- [What is needed] Would you transcribe each entry that follows word for word, minus the images?

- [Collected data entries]
::::::::::
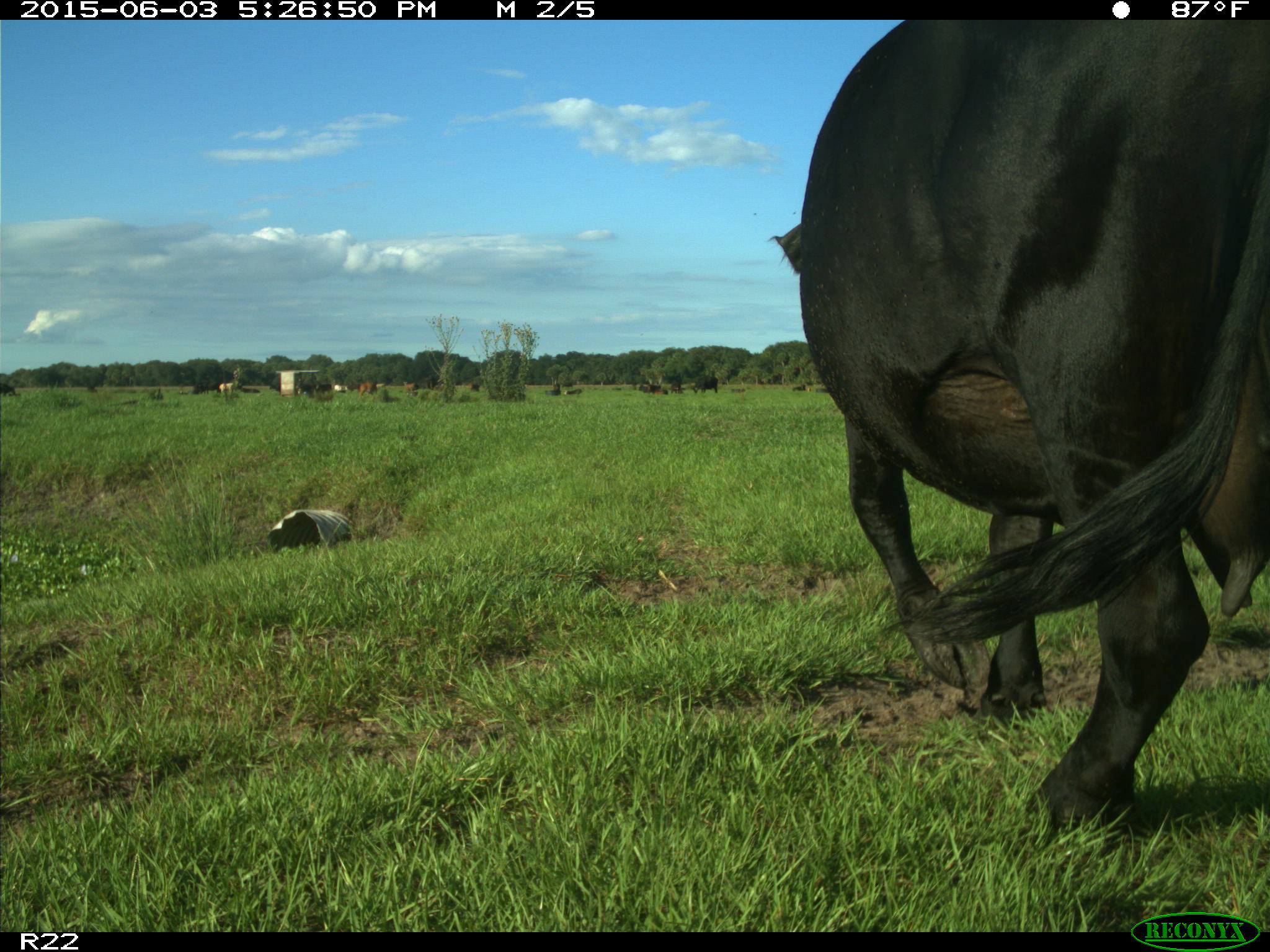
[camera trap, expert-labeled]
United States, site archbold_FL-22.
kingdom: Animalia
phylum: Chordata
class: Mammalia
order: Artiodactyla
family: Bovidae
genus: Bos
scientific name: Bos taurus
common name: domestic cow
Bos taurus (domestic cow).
::::::::::
- [Result of the exercise]
[camera trap, expert-labeled]
United States, site archbold_FL-22.
kingdom: Animalia
phylum: Chordata
class: Mammalia
order: Artiodactyla
family: Bovidae
genus: Bos
scientific name: Bos taurus
common name: domestic cow
Bos taurus (domestic cow).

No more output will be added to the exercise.